_AUFGABEN_:
[1] Beantworten Sie anhand des Textes über Bürgerinitiativen diese drei Fragen:
(a) Welche Auslöser für das Entstehen von Bürgerinitiativen werden als Beispiel genannt?
(b) Wer hatte einen gewissen Anteil an ihrer Entstehung?
(c) Wie wird das Verhalten, das Kritiker Bürgerinitiativen vorwerfen, häufig charakterisiert?
[2] Zählen Sie alle auf, deren Verluste laut dem Text über Bürgerinitiativen bei breit angelegten Projekten nicht berücksichtigt werden.
[3] Setzen Sie den Text über Bürgerinitiativen nach seinem letzten Satz fort.
------ AUSGANGSTEXT ------
Hierzu vorab ein Zitat von Wikipedia:

Auslöser für das Entstehen von Bürgerinitiativen sind zum Beispiel Probleme des Wirtschaftswachstums und damit verbundene Umweltbelastungen. Dieser Bereich wird von den Interessenverbänden kaum abgedeckt.

Des Weiteren ist ihr Entstehen meist auf ein Versagen von politischen Planern in Parteien und Verwaltungen zurückzuführen. Viele Bürger kritisierten, dass diese Planer vorrangig sachliche Korrektheit anstreben, die Bedürfnisse der Bevölkerung aber verkennen oder ignorieren.

Einen gewissen Anteil an der Entstehung von Bürgerinitiativen hatte sicherlich auch die außerparlamentarische Opposition (APO).

Kritiker von Bürgerinitiativen betrachten sie als Verhinderungsallianzen, die häufig auf egoistischen Anrainerinteressen bzw. Partikularinteressen beruhen und manchmal das Wirtschaftswachstum behindern. Dieses Verhalten wird häufig als „Sankt-Florians-Prinzip“ charakterisiert (englisch mit Nimby für „Not In My Back Yard“).

Zitat Ende

Was ich damit sagen will ist dass ich Bürgerinitiativen als demokratisches Mittel durchweg akzeptiere wenn es um Missstände geht die im wirtschaftlichen und Politischen Leben aufgezeigt werden sollen. Besonders wenn es um breit angelegte Projekte geht bei denen ohne Rücksicht auf Verluste der Bevölkerung, der Natur und Umwelt geplant und gebaut wird oder wirtschaftliche Interessen zu Lasten der Allgemeinheit durchgesetzt werden sollen.
------ EINGABEDATEN ------
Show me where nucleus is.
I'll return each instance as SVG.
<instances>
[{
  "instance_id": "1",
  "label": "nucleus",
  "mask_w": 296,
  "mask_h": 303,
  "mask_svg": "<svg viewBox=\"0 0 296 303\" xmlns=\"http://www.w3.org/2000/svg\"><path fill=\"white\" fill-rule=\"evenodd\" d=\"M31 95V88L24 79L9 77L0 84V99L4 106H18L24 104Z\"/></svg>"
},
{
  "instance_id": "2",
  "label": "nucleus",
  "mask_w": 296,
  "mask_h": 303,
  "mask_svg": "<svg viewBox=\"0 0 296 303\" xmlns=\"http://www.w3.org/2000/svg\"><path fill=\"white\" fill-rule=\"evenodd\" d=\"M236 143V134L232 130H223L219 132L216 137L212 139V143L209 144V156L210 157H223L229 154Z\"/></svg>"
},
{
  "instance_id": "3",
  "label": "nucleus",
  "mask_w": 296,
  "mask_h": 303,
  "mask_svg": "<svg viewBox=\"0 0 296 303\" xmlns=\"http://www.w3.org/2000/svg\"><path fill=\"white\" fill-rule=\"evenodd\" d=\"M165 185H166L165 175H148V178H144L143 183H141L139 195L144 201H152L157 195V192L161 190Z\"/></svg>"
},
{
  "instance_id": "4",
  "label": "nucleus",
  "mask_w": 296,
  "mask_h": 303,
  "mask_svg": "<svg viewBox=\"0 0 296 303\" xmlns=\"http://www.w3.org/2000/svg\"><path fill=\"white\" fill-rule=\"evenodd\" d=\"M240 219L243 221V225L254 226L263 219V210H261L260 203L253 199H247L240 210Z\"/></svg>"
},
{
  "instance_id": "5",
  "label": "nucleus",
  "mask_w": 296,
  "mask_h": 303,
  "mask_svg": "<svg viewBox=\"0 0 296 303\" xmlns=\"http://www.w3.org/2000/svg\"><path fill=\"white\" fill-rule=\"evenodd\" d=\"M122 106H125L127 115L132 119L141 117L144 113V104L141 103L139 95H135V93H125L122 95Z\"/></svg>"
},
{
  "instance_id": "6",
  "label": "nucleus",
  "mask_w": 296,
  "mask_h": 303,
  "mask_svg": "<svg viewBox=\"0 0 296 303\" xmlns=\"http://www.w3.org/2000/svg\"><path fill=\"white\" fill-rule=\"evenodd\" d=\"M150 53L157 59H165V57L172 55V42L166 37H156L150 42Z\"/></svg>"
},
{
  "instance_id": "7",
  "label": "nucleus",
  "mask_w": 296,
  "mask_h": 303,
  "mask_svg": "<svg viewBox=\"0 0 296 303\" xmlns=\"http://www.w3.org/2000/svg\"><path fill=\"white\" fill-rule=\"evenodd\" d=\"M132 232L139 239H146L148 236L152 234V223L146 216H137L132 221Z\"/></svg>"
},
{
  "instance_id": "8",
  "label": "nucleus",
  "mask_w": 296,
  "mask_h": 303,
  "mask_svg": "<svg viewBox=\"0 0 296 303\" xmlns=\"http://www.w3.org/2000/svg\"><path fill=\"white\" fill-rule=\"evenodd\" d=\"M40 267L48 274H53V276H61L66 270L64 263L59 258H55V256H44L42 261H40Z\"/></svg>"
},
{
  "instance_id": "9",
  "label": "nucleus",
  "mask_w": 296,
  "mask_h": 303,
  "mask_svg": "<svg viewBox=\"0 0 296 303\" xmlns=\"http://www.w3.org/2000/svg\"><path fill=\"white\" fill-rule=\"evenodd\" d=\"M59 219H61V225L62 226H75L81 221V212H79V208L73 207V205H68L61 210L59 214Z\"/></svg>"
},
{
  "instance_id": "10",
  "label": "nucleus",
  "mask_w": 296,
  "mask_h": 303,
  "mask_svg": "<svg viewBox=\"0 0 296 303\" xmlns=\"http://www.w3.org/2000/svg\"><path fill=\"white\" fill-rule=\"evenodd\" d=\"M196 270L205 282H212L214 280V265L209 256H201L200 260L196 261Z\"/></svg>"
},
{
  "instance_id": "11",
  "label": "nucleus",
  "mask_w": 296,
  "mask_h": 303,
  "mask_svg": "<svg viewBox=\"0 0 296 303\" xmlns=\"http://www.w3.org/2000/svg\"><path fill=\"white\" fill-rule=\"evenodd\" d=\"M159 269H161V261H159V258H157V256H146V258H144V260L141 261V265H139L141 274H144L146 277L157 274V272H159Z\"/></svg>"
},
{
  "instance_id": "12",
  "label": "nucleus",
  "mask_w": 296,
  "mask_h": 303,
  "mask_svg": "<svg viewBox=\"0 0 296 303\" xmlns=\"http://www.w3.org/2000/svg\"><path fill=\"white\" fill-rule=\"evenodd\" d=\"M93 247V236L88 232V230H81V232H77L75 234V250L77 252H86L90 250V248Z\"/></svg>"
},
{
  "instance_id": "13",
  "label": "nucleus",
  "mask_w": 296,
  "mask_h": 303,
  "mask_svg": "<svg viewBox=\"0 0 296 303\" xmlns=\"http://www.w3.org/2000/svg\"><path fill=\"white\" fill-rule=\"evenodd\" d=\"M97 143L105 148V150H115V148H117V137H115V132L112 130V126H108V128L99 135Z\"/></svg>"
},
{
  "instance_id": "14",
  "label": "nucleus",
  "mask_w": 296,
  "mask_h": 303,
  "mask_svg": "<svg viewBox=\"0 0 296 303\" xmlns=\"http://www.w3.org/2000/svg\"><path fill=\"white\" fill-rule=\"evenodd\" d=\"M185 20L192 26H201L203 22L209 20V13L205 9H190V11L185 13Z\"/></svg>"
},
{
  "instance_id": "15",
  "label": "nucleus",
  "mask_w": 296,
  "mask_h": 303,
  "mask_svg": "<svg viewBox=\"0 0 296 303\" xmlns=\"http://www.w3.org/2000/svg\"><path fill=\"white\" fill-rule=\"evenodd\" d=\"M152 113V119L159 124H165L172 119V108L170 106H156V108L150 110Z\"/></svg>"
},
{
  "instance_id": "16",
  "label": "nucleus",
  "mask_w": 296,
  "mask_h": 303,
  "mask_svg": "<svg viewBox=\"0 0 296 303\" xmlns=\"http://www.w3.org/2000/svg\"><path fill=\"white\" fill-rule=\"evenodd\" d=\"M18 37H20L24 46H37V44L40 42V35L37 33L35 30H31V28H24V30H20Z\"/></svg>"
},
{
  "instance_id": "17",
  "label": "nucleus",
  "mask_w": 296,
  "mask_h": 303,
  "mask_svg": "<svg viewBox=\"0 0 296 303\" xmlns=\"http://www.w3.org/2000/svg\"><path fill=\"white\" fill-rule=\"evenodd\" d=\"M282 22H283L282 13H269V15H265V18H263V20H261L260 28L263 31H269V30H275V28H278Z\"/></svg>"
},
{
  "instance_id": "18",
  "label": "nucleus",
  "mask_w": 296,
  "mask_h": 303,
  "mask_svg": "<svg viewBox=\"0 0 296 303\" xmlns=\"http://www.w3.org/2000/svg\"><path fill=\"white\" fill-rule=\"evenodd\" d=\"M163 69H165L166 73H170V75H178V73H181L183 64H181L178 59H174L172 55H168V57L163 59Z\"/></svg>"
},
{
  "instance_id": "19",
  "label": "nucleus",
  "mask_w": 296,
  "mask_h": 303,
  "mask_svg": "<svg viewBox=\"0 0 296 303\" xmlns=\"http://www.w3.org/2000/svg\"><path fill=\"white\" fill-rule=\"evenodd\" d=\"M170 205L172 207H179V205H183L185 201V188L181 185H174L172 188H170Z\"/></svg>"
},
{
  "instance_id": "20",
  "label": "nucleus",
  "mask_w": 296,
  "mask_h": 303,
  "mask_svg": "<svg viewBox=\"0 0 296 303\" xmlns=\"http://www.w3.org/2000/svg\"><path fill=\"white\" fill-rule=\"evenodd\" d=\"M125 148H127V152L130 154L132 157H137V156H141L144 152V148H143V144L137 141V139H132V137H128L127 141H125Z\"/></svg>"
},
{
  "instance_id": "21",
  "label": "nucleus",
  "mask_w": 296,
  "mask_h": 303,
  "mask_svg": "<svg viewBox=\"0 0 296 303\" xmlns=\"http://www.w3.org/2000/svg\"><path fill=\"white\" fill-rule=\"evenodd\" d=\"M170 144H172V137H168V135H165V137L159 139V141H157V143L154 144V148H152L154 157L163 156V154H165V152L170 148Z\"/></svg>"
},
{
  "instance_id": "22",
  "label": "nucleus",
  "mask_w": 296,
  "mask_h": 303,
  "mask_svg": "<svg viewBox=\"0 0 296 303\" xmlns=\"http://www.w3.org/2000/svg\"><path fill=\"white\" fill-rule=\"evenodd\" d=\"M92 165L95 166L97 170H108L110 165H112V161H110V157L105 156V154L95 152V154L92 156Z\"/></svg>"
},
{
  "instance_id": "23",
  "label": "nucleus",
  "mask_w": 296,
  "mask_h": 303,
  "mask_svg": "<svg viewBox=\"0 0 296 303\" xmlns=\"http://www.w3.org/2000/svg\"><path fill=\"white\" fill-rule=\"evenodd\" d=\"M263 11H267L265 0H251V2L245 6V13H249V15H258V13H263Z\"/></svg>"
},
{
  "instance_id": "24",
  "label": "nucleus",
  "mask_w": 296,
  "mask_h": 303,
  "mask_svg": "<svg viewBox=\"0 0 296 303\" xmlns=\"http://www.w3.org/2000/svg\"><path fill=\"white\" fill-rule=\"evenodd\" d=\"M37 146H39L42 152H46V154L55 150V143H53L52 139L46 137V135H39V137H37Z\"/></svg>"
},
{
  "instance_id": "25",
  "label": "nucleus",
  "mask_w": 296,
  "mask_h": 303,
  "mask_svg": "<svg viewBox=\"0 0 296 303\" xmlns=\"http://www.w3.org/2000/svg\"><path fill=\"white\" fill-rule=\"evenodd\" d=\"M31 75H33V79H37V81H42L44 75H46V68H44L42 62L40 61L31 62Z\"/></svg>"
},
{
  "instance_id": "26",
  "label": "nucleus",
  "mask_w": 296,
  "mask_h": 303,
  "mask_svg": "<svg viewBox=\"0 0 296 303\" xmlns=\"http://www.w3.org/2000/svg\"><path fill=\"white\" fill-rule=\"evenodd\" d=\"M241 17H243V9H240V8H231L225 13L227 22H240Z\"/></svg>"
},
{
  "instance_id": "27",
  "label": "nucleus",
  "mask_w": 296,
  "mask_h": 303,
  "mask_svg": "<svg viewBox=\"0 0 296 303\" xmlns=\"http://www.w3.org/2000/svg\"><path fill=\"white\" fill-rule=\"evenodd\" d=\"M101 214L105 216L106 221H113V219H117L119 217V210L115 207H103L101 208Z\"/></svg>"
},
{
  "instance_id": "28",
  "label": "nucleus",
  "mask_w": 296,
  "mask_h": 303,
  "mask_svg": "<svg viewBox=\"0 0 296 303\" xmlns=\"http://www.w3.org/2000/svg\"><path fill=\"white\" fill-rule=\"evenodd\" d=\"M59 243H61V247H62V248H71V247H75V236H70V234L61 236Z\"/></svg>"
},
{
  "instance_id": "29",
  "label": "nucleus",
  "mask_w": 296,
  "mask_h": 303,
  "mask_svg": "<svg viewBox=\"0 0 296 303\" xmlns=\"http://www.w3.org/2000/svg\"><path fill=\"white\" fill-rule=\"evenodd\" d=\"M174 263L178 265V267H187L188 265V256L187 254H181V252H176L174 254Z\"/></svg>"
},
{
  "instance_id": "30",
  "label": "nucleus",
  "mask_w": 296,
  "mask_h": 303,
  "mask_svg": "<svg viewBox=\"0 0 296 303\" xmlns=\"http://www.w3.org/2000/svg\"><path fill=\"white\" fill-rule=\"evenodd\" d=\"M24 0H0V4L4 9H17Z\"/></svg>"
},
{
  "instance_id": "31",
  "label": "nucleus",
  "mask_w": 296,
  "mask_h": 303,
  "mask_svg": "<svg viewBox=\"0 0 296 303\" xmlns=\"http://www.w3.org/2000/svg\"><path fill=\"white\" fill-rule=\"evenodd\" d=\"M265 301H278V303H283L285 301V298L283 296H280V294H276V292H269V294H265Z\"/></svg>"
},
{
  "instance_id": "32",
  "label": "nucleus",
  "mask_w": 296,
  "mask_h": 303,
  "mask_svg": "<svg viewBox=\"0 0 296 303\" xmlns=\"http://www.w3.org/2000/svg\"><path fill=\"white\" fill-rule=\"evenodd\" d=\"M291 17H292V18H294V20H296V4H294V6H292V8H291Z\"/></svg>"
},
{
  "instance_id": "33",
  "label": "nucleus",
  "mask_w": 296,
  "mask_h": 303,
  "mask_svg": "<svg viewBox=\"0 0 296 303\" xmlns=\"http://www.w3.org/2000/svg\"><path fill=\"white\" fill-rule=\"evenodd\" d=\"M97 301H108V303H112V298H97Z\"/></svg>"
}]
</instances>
------
_LÖSUNGEN_:
[1]
(a) Probleme des Wirtschaftswachstums und damit verbundene Umweltbelastungen
(b) Die außerparlamentarische Opposition (APO)
(c) Als „Sankt-Florians-Prinzip“ (englisch Nimby für „Not In My Back Yard“)

[2] Bevölkerung, Natur, Umwelt

[3]
Leider muss ich aber auch in meinem engeren Umfeld direkt feststellen wie das " Instrument Bürgerinitiative " oft missberaucht wird.
Will jemand einen Unternehmensstandort bauen und 3 Leute haben Angst dass der Lärmpegel zu hoch wird weil täglich 20 Arbeiter dieser Firma bei ihm vorbei fahren und er dafür nicht entschädigt wird.... Protest ! Verhallt der ungehört weil es dafür keine rechtliche Grundlage gibt... gründet man eine Bürgerinitiative und 3 Hansel protestieren vor dem Rathaus und versuchen die Mitbürger gegen die Firma zu mobilisieren.

Plant eine Stadt Gewerbeflächen zu vergeben um Firmen anzusiedeln und Arbeitsplätze vor Ort zu bekommen, legt dazu ein in sich schlüssiges Verkehskonzept vor....
Protest !! Die Lebensqualität könnte negativ beeinflusst werden und der politische Gegner im Stadtrat sieht seine Interessen dabei nicht in der gewünschten Form berücksichtigt, obwohl er es im Grunde ja auch will... Protest. Funktioniert es nicht wie es soll.... man gründet eine Bürgerinitiative. Deutschland ist zu einem Schreckensstandort geworden wo eine vernünftige Planung und zügiger Aufbau eines Unternehmensstandortes nicht möglich ist weil sehr oft unbegründete Interessen erfolglos durch die Gerichtsinstanzen gejagt werden und eine zeitgemäße Planung und entsprechend der Aufbau nicht mehr möglich wird obwohl alle gesetzlichen Voraussetzungen gegeben und erfüllt sind, sich um nicht selten viele Jahre hinaus zögert.

Mal ganz unter uns:

Einige Leute haben da doch irgendwo den Knall nicht gehört.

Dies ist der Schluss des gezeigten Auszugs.